Soyabean is the most widely grown oil seeds in the world and India is
the fifth largest soyabean producer worldwide. Coriander comes in
the category of spices. It has medical use also. India is one of the
major exporter of coriander. In brief, these agricultural crops play
an essential role in the Indian economy.

Further,
these are the commodities for which futures and spot price data are
available from the national exchanges.

We
have to analyze the inter linkages among Chana maize, Turmeric ,
Barley , Wheat , Pepper , Soyabean ,Coriander (Dhanya)and Castor
seed.

In
order to construct the futures price series, the nearby futures
contracts are being used because these are highly liquid and the most
active/regular contracts.

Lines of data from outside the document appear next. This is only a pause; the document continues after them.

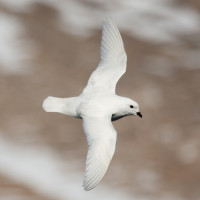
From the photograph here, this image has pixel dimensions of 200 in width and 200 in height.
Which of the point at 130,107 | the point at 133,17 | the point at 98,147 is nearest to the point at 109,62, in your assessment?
the point at 130,107

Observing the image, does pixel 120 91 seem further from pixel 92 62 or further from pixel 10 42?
pixel 10 42

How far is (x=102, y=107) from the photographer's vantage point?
11.4 metres

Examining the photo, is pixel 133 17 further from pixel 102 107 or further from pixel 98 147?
pixel 98 147

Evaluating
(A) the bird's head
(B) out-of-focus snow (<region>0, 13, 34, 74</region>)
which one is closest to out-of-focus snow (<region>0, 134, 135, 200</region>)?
(B) out-of-focus snow (<region>0, 13, 34, 74</region>)

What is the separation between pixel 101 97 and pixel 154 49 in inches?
769

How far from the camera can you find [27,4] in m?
31.6

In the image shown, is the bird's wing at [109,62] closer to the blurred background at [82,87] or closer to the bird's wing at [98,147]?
the bird's wing at [98,147]

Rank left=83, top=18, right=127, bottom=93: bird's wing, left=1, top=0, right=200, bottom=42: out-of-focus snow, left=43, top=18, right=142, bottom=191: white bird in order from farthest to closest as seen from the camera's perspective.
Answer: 1. left=1, top=0, right=200, bottom=42: out-of-focus snow
2. left=83, top=18, right=127, bottom=93: bird's wing
3. left=43, top=18, right=142, bottom=191: white bird

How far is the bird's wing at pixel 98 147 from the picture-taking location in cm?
1014

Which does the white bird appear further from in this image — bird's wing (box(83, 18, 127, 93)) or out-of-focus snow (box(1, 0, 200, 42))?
out-of-focus snow (box(1, 0, 200, 42))

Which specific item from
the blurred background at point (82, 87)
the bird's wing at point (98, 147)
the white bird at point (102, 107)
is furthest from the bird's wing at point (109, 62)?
the blurred background at point (82, 87)

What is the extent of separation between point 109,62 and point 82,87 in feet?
46.9

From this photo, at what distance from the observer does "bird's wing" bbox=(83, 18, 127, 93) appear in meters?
12.4

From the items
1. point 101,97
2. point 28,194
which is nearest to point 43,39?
point 28,194
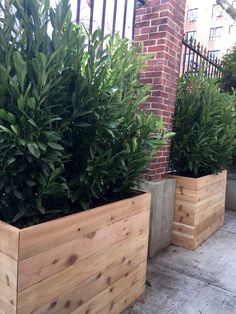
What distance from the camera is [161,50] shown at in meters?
3.20

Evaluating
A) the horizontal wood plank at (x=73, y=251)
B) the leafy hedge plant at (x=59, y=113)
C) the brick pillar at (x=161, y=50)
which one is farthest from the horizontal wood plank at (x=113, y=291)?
the brick pillar at (x=161, y=50)

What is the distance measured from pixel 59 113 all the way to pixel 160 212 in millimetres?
1966

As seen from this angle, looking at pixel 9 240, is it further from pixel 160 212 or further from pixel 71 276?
pixel 160 212

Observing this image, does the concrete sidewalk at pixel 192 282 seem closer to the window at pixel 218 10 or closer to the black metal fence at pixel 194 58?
the black metal fence at pixel 194 58

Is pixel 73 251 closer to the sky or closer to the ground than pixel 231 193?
closer to the sky

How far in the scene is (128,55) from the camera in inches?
84.7

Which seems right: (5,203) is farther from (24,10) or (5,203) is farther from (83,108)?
(24,10)

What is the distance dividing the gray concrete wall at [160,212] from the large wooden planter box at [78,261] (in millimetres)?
708

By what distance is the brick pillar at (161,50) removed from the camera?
3191 millimetres

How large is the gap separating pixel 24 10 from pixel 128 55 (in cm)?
80

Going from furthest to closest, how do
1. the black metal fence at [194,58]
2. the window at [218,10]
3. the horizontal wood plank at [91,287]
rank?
the window at [218,10] < the black metal fence at [194,58] < the horizontal wood plank at [91,287]

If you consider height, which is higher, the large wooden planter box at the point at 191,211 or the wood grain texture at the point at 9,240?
the wood grain texture at the point at 9,240

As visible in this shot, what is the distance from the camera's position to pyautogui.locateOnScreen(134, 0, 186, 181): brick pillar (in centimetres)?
319

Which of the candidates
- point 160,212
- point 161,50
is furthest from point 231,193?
point 161,50
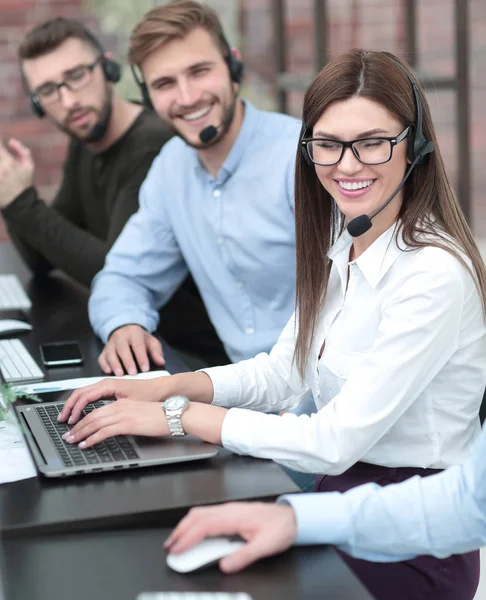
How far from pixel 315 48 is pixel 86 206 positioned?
5.99 ft

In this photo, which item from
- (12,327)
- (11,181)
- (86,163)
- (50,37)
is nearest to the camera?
(12,327)

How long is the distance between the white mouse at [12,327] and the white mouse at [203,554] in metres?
1.13

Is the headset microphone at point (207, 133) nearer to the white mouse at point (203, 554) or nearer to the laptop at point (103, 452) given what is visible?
the laptop at point (103, 452)

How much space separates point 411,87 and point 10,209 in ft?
4.59

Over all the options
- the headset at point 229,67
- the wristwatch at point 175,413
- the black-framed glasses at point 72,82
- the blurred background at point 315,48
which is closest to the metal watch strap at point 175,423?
the wristwatch at point 175,413

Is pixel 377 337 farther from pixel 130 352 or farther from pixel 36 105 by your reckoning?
pixel 36 105

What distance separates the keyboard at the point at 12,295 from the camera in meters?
2.22

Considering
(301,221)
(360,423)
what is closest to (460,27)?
(301,221)

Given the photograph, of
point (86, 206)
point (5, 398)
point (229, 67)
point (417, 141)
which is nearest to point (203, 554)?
point (5, 398)

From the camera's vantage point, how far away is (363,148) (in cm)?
133

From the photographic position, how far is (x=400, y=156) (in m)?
1.33

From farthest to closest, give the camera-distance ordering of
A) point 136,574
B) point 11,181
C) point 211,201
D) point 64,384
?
point 11,181, point 211,201, point 64,384, point 136,574

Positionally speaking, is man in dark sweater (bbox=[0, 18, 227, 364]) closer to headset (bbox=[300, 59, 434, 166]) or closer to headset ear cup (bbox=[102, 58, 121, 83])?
headset ear cup (bbox=[102, 58, 121, 83])

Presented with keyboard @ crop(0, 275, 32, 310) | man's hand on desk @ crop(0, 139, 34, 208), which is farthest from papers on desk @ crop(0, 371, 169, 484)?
man's hand on desk @ crop(0, 139, 34, 208)
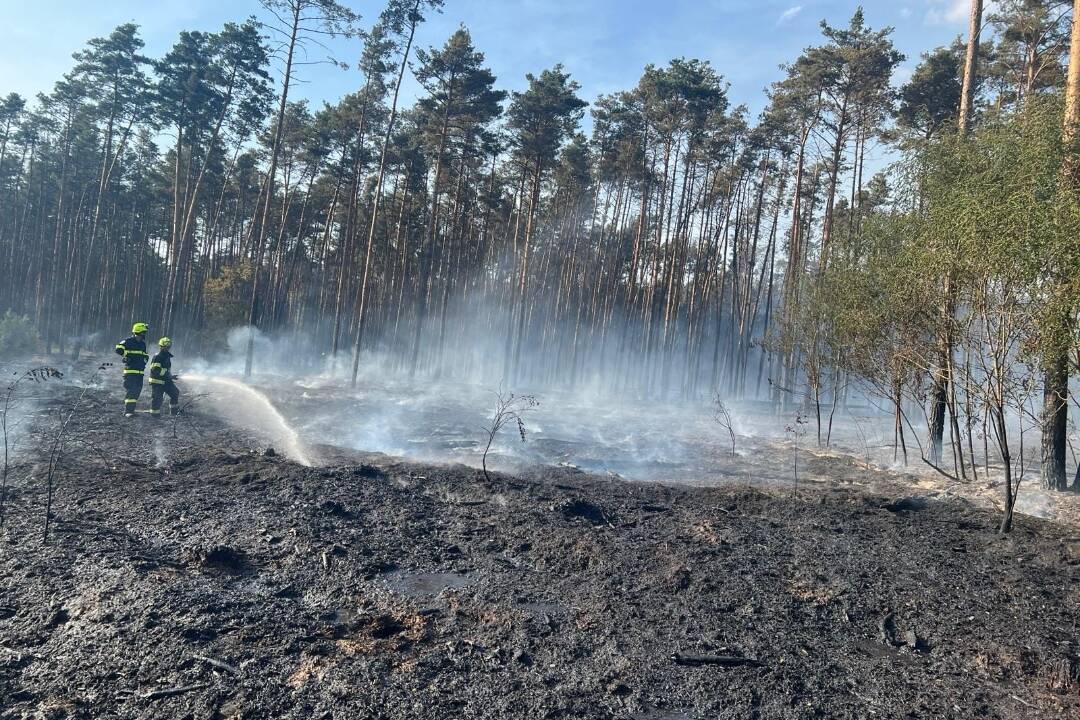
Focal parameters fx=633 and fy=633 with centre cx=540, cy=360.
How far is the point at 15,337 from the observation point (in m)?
23.0

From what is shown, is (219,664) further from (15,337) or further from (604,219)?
(604,219)

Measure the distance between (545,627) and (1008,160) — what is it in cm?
942

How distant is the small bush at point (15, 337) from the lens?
22.5 metres

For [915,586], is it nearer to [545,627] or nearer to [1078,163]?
[545,627]

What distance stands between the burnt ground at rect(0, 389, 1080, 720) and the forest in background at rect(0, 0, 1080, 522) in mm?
3019

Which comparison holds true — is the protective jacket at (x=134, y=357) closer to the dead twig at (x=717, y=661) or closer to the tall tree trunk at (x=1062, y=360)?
the dead twig at (x=717, y=661)

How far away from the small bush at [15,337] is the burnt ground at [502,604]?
1805 cm

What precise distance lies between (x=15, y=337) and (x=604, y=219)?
27.1 metres

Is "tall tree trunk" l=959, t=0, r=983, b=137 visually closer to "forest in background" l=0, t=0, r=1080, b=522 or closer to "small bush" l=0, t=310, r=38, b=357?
"forest in background" l=0, t=0, r=1080, b=522

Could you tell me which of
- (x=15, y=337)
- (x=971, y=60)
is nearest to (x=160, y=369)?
(x=15, y=337)

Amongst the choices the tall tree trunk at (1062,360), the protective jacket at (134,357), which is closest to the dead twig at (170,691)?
the tall tree trunk at (1062,360)

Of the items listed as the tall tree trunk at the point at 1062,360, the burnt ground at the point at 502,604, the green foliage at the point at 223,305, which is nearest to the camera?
the burnt ground at the point at 502,604

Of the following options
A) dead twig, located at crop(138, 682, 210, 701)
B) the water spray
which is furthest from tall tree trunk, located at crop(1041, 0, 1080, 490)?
the water spray

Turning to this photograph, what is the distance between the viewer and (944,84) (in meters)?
20.1
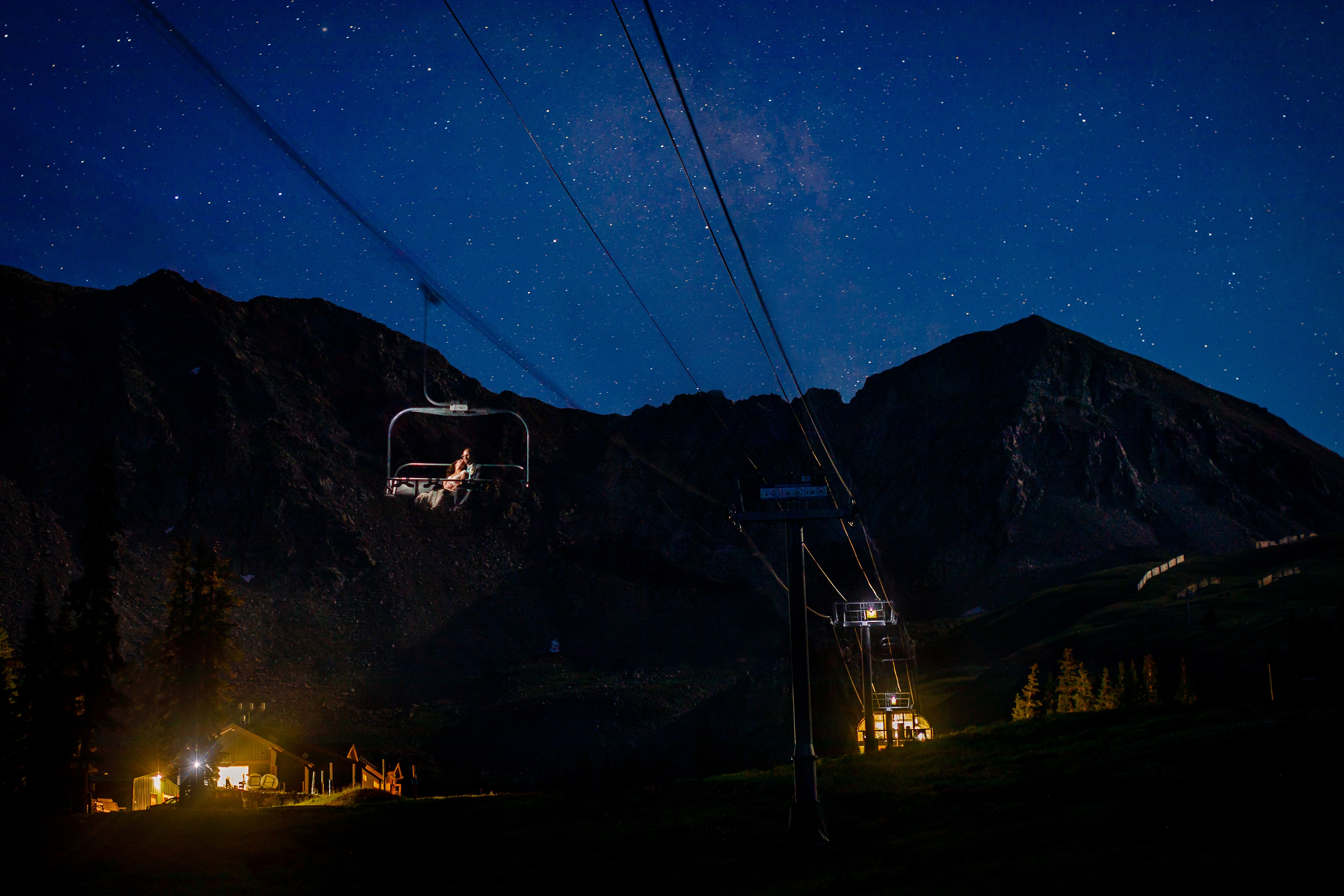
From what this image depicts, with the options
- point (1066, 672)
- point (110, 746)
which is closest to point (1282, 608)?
point (1066, 672)

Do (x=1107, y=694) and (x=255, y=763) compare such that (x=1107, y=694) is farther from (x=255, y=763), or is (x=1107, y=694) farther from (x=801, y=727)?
(x=255, y=763)

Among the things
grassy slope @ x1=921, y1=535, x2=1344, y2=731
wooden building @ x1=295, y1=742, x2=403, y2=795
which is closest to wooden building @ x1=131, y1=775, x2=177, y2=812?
wooden building @ x1=295, y1=742, x2=403, y2=795

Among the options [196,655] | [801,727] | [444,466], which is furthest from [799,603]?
[196,655]

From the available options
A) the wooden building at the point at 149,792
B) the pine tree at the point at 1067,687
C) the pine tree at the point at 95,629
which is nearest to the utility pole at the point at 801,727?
the pine tree at the point at 95,629

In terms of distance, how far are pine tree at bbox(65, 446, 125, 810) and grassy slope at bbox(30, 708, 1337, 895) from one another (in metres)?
11.8

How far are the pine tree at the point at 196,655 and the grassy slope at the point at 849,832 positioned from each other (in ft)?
55.0

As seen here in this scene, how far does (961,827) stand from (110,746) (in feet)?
458

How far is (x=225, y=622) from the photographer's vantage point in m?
53.9

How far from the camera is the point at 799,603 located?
2875 centimetres

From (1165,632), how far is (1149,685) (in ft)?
208

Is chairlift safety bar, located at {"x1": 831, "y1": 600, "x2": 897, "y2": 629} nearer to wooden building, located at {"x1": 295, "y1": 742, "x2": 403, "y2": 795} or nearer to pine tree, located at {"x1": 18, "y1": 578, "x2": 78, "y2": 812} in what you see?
pine tree, located at {"x1": 18, "y1": 578, "x2": 78, "y2": 812}

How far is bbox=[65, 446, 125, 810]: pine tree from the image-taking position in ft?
149

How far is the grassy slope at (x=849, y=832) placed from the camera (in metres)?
20.2

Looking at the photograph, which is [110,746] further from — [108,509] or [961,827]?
[961,827]
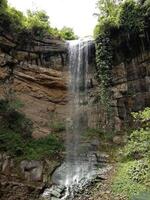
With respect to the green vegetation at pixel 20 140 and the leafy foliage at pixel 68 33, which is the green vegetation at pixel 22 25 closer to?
the leafy foliage at pixel 68 33

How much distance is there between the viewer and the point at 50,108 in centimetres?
1816

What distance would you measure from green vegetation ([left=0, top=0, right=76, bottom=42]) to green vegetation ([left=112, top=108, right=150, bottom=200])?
844 centimetres

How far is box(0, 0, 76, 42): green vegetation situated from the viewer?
Result: 1828 cm

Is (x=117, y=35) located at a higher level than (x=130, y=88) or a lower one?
higher

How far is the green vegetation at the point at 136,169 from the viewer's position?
11.9m

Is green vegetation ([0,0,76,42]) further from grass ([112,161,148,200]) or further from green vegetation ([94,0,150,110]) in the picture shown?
grass ([112,161,148,200])

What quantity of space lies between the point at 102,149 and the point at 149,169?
3627 mm

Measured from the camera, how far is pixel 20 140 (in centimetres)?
1548

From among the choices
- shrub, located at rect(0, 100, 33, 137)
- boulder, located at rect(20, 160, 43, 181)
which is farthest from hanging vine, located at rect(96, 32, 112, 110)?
boulder, located at rect(20, 160, 43, 181)

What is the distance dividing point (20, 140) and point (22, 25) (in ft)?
21.9

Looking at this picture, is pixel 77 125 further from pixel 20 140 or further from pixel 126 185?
pixel 126 185

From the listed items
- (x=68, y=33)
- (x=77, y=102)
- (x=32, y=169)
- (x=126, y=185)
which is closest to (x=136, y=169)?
(x=126, y=185)

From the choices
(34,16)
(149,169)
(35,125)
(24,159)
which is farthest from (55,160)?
(34,16)

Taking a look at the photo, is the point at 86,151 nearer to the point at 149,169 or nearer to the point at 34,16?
the point at 149,169
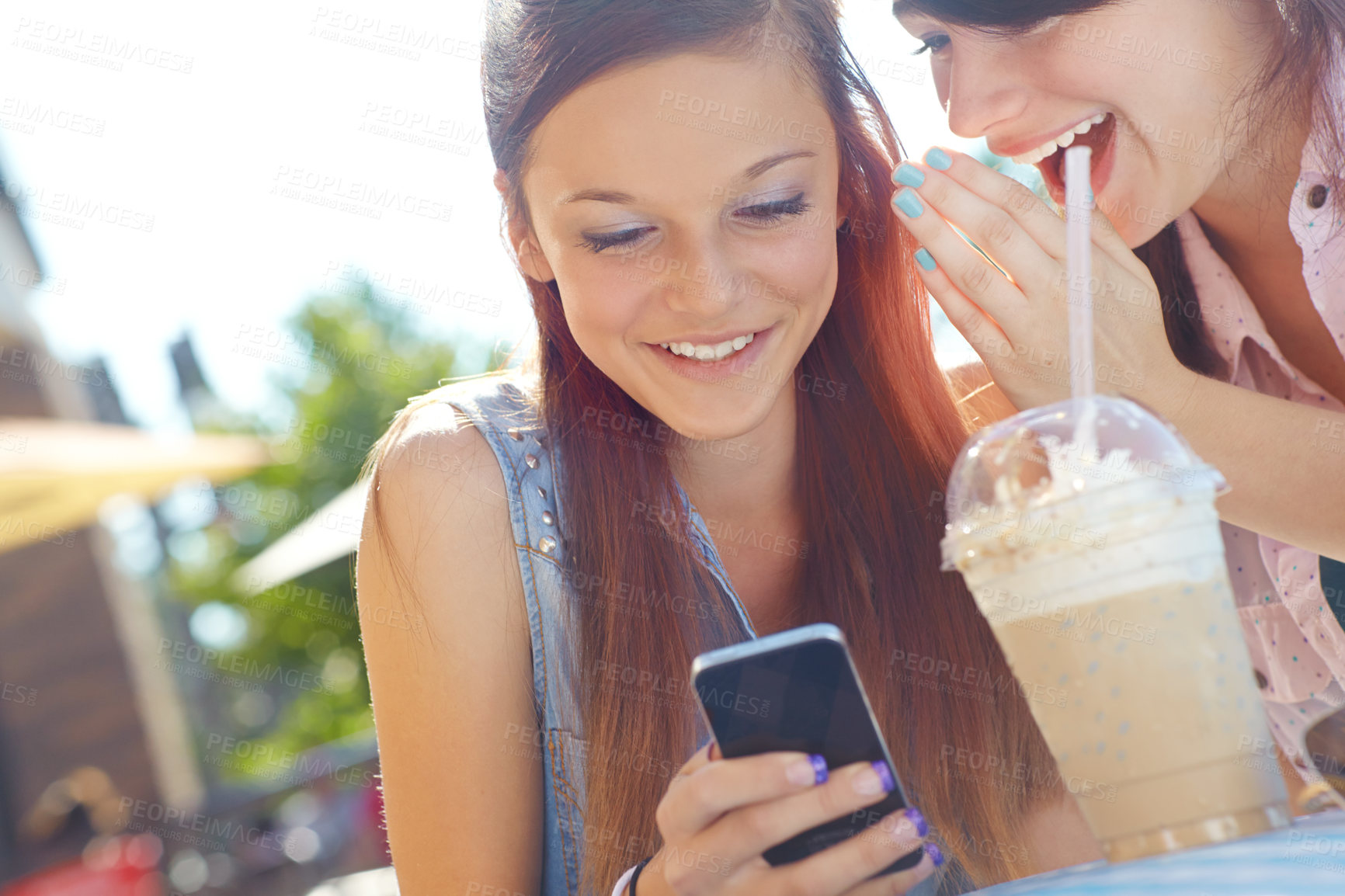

So we observe these above variables for the
future contracts based on the delivery month to the day of trading,
which will be specified be
Then
based on consistent and objective criteria, trading activity is taken
as the parameter for splicing the price series.

Whenever
a contract approaches maturity, the market changes its attention away
from the nearby month contract to the next nearby contract before the
nearby contract approaches its last trading day. It is important to
notice that trading volume and open interest for a particular
contract peak three or four weeks prior to the last trading day and
start declining. The present method evades using observations near
the maturity date of the contracts, which represent weakening and
wobbly market interest. The criterion established to identify the
shift from the nearby contract observations to the next nearby
contract is based on when both the daily trading volume and open
interest for the next nearby contract surpass those for the nearby
contract; it is considered as the evidence of shifting market’s
attention from the nearby contract. At this point we roll-over the
series to the next nearby contract. So
we consider the selected 8 Major Agricultural Commodities are taken
as Chana ,Turmeric , Barley,Wheat, Pepper, Soya Bean, Coriander
(Dhanya) and Castor Seed. For the Study by adopting Phillip Perron
and Augmented Dicky-fuller (ADF) to check for stationarity among the
time series data , Johansen’s Co-integrated model to examine the
lead-lag between the 8 selected spot and future agricultural
commodity prices and by using Error Correction Model (ECM) and
Granger causality analysis to examine the linkages among the
agricultural commodity futures and spot prices.